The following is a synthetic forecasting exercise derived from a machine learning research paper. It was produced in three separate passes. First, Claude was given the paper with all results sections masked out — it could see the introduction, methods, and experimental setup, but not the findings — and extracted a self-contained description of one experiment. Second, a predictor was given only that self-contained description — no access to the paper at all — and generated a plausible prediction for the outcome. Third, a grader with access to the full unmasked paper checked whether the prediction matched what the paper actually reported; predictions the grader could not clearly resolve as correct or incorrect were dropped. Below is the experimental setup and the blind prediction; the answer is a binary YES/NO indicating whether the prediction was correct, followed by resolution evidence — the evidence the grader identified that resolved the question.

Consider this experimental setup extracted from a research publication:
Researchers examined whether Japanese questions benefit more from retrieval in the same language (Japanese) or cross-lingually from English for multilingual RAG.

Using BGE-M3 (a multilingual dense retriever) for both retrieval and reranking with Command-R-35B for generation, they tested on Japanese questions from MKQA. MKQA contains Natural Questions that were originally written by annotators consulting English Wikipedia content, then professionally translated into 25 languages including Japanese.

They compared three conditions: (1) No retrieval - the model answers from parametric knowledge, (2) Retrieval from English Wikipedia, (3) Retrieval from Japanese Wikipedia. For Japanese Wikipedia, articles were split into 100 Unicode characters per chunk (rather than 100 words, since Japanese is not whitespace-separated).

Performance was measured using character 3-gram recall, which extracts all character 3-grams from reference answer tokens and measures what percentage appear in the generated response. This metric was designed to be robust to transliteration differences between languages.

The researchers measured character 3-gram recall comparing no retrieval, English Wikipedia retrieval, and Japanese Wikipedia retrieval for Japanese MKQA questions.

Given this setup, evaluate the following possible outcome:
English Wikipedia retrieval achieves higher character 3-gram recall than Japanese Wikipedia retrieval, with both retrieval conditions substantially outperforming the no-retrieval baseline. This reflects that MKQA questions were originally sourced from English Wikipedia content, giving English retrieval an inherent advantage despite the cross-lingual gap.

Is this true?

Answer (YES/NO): NO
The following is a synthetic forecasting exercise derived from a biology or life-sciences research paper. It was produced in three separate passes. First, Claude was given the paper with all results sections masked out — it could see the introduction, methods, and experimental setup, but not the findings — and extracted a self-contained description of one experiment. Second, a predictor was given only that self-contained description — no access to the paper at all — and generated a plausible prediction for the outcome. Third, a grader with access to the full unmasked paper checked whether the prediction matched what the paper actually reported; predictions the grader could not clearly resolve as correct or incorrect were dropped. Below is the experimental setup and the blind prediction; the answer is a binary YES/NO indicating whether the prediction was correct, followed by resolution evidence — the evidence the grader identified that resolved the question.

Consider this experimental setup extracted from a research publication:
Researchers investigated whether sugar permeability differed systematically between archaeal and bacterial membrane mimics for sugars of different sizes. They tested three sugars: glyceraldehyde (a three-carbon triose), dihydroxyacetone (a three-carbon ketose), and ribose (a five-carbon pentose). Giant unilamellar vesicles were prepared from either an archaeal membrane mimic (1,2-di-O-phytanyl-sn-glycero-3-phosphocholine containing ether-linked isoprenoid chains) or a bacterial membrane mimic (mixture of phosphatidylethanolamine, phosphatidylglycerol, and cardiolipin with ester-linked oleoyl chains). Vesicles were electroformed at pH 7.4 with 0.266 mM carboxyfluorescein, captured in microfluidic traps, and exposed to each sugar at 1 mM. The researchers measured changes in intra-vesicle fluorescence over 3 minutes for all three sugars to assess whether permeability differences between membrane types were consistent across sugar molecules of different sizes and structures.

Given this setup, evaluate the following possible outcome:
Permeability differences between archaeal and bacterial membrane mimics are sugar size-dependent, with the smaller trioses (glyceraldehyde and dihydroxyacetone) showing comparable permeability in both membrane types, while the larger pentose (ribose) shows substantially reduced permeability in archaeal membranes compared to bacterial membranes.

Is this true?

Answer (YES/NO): NO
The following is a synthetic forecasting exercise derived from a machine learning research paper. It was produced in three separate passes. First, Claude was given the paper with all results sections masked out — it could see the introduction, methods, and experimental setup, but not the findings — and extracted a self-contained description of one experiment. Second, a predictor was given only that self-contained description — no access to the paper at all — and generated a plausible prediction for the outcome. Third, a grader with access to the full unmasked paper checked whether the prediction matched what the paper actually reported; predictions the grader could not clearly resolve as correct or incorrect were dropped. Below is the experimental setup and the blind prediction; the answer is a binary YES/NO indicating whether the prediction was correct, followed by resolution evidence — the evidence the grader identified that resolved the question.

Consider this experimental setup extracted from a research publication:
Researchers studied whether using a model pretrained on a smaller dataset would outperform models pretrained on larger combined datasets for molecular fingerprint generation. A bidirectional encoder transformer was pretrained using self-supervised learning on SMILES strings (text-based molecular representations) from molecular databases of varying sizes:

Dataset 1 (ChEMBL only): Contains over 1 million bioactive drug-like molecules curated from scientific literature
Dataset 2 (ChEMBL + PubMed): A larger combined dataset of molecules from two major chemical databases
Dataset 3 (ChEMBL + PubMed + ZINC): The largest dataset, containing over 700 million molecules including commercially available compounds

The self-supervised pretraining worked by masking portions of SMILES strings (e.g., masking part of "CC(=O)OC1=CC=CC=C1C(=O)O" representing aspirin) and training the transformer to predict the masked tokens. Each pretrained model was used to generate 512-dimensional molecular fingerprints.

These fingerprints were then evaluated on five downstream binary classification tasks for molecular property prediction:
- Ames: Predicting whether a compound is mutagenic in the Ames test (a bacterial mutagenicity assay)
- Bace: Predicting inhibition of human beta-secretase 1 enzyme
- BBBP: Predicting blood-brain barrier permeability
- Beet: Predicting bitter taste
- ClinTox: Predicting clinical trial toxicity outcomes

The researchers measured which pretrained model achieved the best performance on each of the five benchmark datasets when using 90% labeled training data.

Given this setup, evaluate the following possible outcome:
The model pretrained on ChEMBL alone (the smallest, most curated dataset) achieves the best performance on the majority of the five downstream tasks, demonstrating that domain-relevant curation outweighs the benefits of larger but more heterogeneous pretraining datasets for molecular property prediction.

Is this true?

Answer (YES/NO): YES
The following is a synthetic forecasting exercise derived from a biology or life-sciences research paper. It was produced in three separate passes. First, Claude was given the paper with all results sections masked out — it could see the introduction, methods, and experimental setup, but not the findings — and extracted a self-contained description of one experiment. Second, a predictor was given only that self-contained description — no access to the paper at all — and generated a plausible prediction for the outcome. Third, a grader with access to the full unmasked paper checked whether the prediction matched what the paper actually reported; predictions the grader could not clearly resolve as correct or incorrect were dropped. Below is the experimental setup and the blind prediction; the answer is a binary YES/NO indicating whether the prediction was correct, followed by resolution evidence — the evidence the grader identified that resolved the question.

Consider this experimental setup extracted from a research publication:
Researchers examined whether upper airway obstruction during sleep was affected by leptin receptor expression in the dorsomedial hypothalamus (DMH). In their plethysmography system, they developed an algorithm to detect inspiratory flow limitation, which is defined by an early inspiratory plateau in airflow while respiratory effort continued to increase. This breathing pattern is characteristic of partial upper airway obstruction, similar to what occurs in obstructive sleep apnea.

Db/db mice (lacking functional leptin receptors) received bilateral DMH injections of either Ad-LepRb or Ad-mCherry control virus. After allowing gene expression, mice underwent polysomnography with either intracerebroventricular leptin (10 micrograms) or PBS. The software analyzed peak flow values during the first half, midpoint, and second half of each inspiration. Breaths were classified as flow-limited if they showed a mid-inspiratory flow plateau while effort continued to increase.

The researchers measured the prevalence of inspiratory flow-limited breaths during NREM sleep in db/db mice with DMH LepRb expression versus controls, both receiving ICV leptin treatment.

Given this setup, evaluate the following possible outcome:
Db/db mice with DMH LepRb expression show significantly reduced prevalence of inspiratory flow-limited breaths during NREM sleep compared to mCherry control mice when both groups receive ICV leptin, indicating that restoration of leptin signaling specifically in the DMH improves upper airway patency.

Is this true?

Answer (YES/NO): NO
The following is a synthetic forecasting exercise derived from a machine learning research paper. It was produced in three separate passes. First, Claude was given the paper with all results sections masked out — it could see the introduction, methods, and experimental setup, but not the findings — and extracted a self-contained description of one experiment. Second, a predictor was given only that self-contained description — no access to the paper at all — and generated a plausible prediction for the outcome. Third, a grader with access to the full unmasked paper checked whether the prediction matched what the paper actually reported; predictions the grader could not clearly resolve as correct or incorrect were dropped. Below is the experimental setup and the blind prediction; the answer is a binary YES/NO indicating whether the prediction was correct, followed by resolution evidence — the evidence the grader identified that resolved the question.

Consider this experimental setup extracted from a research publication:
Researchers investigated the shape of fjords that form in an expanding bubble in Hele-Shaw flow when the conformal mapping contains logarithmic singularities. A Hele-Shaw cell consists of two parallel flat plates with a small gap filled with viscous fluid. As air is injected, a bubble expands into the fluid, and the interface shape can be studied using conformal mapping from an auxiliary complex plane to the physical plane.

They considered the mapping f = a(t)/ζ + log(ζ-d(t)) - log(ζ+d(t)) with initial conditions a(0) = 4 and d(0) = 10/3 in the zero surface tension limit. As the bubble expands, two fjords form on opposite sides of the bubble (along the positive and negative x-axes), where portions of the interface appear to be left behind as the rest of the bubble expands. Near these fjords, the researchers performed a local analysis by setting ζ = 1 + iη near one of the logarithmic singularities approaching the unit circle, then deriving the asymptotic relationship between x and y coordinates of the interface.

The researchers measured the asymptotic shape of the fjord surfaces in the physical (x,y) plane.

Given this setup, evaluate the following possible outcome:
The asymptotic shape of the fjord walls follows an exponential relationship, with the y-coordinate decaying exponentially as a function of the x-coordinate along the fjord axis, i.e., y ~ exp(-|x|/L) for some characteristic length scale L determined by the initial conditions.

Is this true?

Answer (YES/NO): NO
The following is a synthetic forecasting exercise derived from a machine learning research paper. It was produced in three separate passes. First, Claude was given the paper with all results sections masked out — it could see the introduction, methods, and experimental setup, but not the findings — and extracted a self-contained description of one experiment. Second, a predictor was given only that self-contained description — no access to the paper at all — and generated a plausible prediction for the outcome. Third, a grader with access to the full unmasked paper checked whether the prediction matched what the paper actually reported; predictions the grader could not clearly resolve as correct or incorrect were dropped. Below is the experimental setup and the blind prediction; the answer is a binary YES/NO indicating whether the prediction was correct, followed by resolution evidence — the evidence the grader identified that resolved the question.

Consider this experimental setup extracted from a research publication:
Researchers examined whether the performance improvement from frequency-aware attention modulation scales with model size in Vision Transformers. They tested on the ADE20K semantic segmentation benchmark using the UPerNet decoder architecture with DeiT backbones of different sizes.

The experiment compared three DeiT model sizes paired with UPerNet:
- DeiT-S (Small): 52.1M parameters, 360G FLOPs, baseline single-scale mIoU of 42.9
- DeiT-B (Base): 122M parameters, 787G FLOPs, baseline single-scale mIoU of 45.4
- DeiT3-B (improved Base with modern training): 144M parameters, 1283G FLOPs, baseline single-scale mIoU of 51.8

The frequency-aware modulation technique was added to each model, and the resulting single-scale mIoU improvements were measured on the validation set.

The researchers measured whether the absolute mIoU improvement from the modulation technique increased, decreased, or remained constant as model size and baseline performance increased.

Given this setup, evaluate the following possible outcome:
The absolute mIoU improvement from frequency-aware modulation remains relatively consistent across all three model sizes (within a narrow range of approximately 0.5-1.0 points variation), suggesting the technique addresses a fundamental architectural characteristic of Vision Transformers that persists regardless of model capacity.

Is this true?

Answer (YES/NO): NO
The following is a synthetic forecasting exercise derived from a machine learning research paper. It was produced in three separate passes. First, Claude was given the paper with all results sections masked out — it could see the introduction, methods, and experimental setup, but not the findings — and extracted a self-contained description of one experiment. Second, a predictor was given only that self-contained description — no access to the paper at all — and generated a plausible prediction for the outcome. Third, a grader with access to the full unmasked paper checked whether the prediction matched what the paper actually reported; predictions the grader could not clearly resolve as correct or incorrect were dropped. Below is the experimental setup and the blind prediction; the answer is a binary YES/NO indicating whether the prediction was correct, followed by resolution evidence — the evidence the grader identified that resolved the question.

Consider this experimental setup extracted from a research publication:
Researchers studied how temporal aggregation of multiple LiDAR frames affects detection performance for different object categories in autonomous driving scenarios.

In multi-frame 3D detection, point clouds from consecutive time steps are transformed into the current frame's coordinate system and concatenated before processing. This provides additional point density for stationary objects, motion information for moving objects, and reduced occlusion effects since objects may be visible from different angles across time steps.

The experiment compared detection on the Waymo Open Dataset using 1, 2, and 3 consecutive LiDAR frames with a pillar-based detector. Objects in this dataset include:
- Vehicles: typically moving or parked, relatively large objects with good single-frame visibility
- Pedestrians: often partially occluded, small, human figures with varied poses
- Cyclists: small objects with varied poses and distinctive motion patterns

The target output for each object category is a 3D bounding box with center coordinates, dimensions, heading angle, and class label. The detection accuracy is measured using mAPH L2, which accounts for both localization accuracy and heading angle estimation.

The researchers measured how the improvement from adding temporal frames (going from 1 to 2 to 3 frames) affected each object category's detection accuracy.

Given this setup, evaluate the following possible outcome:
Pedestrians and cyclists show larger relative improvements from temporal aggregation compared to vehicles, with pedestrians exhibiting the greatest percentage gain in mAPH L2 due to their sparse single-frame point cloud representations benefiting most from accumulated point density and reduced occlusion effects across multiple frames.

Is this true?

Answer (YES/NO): YES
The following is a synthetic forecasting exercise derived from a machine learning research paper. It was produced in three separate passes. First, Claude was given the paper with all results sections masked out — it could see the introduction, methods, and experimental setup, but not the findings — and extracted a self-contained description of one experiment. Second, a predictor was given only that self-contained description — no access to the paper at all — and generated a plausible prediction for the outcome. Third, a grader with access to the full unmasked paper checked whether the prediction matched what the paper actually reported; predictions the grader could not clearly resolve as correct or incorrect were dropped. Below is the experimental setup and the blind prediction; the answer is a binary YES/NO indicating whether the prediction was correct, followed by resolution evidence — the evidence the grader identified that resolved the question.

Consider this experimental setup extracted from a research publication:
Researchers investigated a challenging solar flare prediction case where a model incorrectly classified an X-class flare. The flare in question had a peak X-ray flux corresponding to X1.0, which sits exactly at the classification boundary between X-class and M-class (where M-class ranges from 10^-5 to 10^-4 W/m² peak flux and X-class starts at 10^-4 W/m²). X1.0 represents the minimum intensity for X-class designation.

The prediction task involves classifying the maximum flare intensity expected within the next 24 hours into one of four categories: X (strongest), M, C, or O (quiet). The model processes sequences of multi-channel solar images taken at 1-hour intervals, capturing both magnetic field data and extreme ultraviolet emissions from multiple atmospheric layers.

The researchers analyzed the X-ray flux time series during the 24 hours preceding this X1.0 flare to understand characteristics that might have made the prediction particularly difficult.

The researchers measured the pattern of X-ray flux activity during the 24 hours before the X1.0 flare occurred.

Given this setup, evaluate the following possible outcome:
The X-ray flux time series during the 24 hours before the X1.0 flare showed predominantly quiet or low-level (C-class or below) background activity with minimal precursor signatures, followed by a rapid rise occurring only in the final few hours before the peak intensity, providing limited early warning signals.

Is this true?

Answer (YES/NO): NO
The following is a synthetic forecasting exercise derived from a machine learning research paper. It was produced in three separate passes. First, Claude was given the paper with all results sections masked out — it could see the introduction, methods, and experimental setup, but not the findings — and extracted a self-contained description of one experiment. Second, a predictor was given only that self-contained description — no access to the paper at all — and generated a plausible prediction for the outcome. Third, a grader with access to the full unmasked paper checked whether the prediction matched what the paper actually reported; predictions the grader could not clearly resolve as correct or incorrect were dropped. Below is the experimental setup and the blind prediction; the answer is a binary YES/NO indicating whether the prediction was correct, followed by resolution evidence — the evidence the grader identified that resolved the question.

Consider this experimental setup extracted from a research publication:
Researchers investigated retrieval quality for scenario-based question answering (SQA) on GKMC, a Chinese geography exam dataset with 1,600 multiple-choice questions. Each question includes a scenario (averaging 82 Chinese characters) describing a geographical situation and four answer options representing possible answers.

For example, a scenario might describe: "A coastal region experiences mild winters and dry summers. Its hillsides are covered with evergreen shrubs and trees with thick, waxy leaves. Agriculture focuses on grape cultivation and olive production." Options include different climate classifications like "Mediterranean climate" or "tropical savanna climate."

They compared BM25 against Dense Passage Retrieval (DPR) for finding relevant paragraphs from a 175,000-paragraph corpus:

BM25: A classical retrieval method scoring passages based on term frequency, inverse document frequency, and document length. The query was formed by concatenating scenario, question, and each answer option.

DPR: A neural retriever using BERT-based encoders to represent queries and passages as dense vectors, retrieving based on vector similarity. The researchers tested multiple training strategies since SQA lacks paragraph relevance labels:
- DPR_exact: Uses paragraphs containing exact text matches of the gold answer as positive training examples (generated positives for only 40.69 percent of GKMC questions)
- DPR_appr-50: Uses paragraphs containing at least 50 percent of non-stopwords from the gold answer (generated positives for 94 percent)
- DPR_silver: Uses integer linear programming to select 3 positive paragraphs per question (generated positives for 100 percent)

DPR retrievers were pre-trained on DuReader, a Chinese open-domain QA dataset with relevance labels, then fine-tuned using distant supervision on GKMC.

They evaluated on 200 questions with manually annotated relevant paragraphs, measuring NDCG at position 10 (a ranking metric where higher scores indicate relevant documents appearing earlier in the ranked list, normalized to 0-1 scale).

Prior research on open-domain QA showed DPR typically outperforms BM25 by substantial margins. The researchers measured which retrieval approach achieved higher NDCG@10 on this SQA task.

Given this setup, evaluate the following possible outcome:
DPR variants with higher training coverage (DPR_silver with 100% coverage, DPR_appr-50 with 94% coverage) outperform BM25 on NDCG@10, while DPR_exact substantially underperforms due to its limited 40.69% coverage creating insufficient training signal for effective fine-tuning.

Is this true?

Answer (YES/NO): NO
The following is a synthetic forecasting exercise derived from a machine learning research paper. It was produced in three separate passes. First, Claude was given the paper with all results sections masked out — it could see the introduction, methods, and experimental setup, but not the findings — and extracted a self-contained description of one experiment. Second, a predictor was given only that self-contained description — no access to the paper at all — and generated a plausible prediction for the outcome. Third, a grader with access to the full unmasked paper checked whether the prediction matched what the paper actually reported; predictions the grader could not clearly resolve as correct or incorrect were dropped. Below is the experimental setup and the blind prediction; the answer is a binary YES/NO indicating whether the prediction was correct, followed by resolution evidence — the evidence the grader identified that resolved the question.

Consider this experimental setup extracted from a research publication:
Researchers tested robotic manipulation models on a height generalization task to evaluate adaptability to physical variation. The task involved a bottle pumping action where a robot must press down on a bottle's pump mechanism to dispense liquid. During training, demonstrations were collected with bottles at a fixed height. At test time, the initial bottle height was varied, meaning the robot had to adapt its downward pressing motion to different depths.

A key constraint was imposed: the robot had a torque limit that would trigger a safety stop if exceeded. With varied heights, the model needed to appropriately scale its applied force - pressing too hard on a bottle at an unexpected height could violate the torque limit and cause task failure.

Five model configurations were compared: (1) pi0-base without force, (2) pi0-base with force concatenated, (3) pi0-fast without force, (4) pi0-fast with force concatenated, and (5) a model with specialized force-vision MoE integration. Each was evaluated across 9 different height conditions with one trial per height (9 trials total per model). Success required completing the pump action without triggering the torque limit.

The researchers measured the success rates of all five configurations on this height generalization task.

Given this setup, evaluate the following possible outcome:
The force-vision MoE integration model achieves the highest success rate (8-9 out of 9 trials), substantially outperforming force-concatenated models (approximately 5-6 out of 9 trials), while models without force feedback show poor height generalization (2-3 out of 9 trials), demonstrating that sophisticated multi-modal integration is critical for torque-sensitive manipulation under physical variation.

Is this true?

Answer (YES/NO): NO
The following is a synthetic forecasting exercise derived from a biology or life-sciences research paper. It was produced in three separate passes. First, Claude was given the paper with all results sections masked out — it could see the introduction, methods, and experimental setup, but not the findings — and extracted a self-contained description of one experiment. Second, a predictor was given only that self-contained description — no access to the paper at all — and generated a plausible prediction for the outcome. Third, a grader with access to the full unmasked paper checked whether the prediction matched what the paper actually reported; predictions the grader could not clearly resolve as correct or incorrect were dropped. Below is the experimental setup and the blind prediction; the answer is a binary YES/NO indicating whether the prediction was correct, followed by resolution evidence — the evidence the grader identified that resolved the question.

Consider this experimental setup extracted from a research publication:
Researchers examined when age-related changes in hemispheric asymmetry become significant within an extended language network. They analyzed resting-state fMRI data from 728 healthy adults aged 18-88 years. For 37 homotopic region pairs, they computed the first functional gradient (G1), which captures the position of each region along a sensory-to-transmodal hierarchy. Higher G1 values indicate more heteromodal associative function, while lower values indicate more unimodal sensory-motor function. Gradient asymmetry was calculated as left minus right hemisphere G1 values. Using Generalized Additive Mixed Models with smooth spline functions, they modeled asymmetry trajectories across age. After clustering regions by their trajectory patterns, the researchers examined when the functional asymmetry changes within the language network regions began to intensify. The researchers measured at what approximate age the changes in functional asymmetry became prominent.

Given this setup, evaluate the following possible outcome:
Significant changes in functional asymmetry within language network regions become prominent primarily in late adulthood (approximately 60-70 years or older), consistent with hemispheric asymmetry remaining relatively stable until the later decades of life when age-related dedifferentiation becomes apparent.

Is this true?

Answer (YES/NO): NO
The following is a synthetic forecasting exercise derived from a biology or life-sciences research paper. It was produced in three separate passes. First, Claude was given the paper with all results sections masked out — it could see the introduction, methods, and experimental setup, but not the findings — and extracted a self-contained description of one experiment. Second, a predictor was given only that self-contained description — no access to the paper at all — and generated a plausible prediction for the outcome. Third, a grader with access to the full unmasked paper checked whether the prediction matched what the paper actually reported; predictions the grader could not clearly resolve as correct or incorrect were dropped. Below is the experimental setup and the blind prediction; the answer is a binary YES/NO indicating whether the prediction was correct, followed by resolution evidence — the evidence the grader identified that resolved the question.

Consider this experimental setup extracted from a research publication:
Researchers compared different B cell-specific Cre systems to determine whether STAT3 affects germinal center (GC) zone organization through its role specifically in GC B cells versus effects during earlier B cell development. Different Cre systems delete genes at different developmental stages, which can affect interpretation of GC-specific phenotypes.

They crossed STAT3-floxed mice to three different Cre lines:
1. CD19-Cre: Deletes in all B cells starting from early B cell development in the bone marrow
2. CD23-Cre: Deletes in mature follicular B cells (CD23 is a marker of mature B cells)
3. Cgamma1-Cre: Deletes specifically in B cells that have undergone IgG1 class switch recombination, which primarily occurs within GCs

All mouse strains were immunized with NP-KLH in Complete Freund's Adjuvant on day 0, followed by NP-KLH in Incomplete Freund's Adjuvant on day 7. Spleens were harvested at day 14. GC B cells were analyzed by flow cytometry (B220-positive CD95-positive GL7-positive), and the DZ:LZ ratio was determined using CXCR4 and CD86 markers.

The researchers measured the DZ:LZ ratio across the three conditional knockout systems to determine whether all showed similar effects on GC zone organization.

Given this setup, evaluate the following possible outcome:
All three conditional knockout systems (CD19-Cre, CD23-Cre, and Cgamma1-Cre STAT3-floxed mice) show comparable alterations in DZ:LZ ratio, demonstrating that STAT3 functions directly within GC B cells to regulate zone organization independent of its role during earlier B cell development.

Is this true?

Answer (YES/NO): YES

-- EXERCISE DETAILS --
Everything above from the line containing "The asymptotic shape of the fjord walls" through the line containing "The frequency-aware modulation" must be copied exactly. Nothing outside that range belongs in the answer.

-- TASK SOLUTION --
The asymptotic shape of the fjord walls follows an exponential relationship, with the y-coordinate decaying exponentially as a function of the x-coordinate along the fjord axis, i.e., y ~ exp(-|x|/L) for some characteristic length scale L determined by the initial conditions.

Is this true?

Answer (YES/NO): NO
The following is a synthetic forecasting exercise derived from a machine learning research paper. It was produced in three separate passes. First, Claude was given the paper with all results sections masked out — it could see the introduction, methods, and experimental setup, but not the findings — and extracted a self-contained description of one experiment. Second, a predictor was given only that self-contained description — no access to the paper at all — and generated a plausible prediction for the outcome. Third, a grader with access to the full unmasked paper checked whether the prediction matched what the paper actually reported; predictions the grader could not clearly resolve as correct or incorrect were dropped. Below is the experimental setup and the blind prediction; the answer is a binary YES/NO indicating whether the prediction was correct, followed by resolution evidence — the evidence the grader identified that resolved the question.

Consider this experimental setup extracted from a research publication:
Researchers examined whether the performance improvement from frequency-aware attention modulation scales with model size in Vision Transformers. They tested on the ADE20K semantic segmentation benchmark using the UPerNet decoder architecture with DeiT backbones of different sizes.

The experiment compared three DeiT model sizes paired with UPerNet:
- DeiT-S (Small): 52.1M parameters, 360G FLOPs, baseline single-scale mIoU of 42.9
- DeiT-B (Base): 122M parameters, 787G FLOPs, baseline single-scale mIoU of 45.4
- DeiT3-B (improved Base with modern training): 144M parameters, 1283G FLOPs, baseline single-scale mIoU of 51.8

The frequency-aware modulation technique was added to each model, and the resulting single-scale mIoU improvements were measured on the validation set.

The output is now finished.